## Objectives
A - In the HP scanner thread, rewrite everything from "i have a 4435" down to "(Oct 22, 2008)", changing "scanning" to "faxing".
B - In the HP scanner thread, which operating system does bigAl66 say the 4435 is being used with?

## Source
****************************************

# HP F4480 can't scan.



## LankyJon (Aug 19, 2008)

So, I have an HP 4480 that use to work fine. I tried hooking it up to another computer, but it wouldn't detect it properly. Now, it won't scan on the original computer. It says another computer on the network or program is using it. I tried disconnecting the computer from the network, no luck. I reinstalled the drivers. No luck. I closed every program I could. No luck. Any help? Thanks.


----------



## Romulo (Jul 24, 2010)

is it set back to default on original computer?


----------



## LankyJon (Aug 19, 2008)

Do you mean as the default printer? Yes, it is. But even so, that's not exactly the issue. It detects the right machine when trying to scan, it just says it's already in use.


----------



## bigAl66 (Jul 31, 2010)

i have a 4435 which refuses to scan. it has been detected, as i can see the settings for printing and copying, but no scanning is allowed.

OS windows 7 ultimate


----------



## Riskyone101 (Oct 22, 2008)

Hello and Welcome to TSF,

@bigal66 - Start your own thread it is not nice to hijack someone elses.

Turn off printer
DIsconnect the USB cable
Uninstall driver and software
Restart computer

Go here for driver and software:
http://h10025.www1.hp.com/ewfrf/wc/...en&cc=us&dlc=en&sw_lang=&product=3742086#N703

Download: HP Deskjet Full Feature Software and Drivers

Also: Software 1, Update 1

Turn on printer - do not connect USB cable
Install driver and software
Connect USB cable when told to by installation
After installation completes - RESTART computer


----------



## masterjed (Jul 25, 2009)

Actually, if you go to the device manager, you can see there a unknown device that has a yellow exclamation mark under Other devices, if you dont see anything like that, click on View menu above the device manager, and choose show all hiden devices. That component with the yellow explamation point is your image device fucntion components, its used by your printer to scan. You need to right click and choose update driver, follow the wizard and always choose the option that you will be the one to select and locate the driver, Click on "have disk" option on the 3rd page of the wizard, then browse the location to your disc, and choose the file "autorun.inf" and choose continue. After it has been successfully updated, it will prompt you to restart the computer to complete the update. Restart your pc and try to scan.


----------

****************************************

## Data shown

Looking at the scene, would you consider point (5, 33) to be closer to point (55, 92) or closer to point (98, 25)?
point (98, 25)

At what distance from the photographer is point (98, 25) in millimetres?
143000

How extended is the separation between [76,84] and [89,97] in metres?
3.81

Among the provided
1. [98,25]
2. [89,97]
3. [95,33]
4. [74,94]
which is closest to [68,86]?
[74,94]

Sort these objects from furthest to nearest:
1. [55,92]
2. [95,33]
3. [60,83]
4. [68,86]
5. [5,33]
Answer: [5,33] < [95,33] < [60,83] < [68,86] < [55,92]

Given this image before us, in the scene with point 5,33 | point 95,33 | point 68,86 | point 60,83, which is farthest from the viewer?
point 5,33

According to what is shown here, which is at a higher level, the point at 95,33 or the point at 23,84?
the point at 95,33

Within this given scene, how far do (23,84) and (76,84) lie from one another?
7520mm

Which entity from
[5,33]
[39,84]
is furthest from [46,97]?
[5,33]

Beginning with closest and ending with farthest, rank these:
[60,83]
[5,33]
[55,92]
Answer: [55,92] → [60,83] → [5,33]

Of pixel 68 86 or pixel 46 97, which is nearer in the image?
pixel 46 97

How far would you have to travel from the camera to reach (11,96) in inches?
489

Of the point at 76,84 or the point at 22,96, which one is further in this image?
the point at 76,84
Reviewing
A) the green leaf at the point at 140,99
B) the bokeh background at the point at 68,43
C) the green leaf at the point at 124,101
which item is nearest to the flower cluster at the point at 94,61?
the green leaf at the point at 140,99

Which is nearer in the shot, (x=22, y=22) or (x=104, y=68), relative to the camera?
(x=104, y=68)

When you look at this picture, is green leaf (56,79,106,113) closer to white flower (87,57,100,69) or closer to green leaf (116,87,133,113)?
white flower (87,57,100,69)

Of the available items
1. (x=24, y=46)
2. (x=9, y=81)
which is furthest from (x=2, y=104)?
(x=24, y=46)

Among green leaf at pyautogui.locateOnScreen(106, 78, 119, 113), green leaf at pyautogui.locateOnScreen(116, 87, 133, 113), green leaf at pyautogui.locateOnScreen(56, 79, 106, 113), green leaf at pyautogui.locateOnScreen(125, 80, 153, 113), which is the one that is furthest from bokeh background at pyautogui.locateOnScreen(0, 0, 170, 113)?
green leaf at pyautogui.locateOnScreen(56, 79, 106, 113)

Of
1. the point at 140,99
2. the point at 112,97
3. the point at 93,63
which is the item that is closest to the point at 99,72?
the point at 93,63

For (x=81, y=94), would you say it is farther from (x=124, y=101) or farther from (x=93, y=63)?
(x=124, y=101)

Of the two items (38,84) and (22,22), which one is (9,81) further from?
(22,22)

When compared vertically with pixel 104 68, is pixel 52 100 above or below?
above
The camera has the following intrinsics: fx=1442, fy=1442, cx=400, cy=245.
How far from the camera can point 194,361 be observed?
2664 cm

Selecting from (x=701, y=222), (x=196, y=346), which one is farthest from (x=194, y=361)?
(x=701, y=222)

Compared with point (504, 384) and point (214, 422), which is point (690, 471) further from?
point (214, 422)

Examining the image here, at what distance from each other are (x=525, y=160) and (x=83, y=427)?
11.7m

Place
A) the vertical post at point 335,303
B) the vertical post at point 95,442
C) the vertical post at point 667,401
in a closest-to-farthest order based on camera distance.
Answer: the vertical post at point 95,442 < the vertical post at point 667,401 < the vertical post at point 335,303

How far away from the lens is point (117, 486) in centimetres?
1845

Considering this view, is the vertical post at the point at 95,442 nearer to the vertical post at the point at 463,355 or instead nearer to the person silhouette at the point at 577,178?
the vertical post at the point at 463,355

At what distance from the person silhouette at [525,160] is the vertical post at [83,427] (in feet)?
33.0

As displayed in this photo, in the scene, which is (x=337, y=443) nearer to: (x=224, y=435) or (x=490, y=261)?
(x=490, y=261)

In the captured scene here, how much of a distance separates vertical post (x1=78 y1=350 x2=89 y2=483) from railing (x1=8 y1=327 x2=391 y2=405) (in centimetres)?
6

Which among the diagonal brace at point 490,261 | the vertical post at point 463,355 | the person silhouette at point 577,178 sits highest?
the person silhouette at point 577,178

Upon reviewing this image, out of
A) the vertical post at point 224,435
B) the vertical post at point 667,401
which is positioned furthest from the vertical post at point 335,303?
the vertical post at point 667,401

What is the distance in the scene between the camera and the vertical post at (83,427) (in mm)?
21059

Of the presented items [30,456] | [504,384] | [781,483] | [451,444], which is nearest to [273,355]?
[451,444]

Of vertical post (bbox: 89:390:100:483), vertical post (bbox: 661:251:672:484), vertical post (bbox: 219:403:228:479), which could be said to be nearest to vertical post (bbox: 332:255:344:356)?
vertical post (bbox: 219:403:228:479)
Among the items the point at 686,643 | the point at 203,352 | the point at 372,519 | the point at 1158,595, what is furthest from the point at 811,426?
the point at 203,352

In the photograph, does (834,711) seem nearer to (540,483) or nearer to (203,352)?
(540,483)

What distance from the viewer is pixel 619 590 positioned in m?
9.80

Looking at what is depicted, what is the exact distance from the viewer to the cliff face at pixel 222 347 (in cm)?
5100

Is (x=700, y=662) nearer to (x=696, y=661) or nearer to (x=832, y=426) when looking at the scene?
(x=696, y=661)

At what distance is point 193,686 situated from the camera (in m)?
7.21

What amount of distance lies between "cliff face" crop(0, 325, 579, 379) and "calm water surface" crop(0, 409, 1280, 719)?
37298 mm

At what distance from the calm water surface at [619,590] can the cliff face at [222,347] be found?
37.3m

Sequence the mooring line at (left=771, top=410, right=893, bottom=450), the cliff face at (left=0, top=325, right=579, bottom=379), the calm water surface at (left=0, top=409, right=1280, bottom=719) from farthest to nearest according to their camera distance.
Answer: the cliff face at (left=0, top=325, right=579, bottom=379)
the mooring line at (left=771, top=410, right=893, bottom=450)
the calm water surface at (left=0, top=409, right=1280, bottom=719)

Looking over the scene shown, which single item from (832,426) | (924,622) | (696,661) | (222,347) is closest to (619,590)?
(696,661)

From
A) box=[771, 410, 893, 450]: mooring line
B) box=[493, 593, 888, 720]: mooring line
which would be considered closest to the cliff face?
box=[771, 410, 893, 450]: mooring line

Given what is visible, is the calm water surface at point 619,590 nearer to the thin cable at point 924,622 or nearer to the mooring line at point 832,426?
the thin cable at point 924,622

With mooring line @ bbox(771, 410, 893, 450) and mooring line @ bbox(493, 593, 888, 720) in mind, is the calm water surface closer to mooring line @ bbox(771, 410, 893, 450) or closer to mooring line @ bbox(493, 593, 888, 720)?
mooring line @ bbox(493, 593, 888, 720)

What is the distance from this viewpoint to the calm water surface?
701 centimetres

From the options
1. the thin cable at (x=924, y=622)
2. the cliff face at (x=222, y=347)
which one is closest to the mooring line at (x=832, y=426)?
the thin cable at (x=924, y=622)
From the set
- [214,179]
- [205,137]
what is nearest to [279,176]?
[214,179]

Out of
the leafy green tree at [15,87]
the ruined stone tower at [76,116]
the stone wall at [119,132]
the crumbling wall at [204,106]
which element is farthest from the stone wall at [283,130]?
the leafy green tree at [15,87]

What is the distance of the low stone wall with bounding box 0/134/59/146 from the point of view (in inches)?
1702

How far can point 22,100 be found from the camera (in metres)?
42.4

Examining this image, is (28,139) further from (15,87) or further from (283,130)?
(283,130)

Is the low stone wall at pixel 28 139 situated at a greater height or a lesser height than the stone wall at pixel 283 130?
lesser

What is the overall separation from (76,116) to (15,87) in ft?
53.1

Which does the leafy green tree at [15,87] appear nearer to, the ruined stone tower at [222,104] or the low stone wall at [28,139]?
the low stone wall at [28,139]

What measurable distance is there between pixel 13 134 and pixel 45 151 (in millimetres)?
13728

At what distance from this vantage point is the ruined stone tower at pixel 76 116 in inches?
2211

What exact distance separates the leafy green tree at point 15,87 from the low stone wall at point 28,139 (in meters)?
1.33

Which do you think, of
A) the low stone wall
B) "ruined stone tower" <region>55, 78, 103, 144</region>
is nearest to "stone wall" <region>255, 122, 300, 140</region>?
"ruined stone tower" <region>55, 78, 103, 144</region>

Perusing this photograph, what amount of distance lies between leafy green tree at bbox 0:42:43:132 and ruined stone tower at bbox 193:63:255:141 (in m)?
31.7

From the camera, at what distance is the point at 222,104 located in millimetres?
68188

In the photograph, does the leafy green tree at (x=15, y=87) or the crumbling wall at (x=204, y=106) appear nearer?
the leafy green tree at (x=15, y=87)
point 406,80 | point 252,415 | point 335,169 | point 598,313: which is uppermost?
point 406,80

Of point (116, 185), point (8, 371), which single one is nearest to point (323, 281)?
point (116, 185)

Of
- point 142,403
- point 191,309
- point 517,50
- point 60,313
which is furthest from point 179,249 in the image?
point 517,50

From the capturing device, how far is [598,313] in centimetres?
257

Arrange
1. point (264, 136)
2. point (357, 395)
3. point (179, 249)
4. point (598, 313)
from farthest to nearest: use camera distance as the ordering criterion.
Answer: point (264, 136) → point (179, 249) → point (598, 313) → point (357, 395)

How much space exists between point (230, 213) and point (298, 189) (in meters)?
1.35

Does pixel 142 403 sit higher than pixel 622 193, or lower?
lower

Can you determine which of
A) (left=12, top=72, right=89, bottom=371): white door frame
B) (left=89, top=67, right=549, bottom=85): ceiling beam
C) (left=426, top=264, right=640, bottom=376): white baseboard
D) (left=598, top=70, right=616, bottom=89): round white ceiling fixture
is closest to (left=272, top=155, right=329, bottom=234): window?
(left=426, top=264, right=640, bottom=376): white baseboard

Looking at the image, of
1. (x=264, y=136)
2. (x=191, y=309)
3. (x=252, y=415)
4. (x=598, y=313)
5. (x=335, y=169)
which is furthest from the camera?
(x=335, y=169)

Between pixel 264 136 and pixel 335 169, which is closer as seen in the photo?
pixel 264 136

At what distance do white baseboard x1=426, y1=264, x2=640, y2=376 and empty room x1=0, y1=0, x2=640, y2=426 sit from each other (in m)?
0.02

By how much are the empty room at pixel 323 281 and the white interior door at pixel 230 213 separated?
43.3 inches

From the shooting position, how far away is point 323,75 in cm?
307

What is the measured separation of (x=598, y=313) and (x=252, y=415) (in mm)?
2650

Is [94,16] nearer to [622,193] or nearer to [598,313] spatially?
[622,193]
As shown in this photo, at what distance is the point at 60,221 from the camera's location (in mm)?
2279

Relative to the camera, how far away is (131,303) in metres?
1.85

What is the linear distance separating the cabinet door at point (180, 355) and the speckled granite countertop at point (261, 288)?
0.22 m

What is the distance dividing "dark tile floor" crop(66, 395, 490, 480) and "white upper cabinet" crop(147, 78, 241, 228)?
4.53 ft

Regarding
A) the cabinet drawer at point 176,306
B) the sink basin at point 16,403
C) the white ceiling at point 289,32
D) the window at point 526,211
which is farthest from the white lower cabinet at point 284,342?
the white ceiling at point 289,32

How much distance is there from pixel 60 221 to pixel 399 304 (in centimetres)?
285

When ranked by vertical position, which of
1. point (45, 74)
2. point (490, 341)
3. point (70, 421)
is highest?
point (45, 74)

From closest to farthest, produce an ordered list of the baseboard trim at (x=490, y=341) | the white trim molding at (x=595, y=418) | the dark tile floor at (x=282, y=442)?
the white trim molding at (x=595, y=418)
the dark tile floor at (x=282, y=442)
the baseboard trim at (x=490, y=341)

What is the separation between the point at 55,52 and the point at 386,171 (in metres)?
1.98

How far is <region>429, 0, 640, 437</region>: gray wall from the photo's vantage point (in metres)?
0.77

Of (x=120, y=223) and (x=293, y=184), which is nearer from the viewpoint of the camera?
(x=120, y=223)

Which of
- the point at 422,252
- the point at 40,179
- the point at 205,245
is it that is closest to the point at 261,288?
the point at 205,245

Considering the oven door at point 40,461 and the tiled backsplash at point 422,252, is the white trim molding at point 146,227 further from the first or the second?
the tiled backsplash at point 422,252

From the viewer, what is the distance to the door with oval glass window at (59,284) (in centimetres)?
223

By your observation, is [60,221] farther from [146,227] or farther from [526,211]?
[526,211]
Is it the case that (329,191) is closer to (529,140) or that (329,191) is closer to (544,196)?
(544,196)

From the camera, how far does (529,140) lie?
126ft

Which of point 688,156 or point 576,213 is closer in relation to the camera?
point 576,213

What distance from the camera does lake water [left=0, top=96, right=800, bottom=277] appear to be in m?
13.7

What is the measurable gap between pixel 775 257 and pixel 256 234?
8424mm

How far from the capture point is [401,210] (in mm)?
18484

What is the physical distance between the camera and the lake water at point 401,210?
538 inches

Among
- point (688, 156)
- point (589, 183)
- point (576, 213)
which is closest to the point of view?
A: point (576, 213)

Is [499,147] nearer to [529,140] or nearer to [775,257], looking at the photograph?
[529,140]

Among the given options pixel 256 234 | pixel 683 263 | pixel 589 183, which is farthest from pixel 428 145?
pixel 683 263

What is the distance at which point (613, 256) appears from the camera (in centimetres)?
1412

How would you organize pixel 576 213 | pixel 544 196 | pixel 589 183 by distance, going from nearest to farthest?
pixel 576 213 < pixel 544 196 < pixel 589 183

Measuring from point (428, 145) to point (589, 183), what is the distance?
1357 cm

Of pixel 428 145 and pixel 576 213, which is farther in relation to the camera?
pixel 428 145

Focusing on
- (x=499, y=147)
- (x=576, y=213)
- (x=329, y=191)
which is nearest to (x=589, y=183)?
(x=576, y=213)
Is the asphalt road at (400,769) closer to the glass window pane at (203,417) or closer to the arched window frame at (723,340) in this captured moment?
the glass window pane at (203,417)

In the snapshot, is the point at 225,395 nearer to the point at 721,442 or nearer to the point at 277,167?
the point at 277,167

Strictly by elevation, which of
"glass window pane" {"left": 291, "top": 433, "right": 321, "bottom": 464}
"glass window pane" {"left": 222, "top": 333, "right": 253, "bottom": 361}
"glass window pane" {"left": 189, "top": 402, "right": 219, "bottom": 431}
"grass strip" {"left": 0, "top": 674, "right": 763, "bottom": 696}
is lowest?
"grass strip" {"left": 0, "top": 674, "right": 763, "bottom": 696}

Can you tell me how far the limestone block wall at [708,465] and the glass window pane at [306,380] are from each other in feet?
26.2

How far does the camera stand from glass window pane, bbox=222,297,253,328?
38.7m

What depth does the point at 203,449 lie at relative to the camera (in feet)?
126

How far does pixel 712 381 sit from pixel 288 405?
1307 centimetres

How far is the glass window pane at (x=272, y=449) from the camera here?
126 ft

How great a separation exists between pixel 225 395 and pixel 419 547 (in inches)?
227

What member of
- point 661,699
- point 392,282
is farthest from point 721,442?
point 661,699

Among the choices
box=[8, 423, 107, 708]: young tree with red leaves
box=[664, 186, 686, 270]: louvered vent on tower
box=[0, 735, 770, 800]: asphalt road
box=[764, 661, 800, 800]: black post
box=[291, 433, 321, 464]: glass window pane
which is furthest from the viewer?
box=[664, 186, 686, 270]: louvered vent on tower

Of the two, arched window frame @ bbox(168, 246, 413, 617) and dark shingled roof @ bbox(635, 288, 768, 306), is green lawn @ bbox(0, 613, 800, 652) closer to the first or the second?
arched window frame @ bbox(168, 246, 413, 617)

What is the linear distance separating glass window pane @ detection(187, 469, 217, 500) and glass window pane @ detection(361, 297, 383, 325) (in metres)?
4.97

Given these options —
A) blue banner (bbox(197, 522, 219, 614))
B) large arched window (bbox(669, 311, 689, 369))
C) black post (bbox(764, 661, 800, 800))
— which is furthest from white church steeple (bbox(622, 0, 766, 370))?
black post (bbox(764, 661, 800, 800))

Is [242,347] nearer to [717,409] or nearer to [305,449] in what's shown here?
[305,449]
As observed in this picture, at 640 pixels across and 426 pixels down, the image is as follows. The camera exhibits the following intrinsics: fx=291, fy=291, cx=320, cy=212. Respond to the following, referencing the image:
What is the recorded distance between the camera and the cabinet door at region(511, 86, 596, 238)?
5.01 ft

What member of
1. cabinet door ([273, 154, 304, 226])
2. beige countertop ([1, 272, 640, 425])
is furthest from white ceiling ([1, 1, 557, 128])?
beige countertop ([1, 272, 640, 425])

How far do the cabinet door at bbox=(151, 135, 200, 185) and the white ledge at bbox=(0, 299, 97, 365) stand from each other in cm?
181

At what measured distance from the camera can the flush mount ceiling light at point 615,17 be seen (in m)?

****************************************

## Response list
A -
i have a 4435 which refuses to scan. it has been detected, as i can see the settings for printing and copying, but no faxing is allowed.

OS windows 7 ultimate


----------



## Riskyone101 (Oct 22, 2008)

B - Windows 7 Ultimate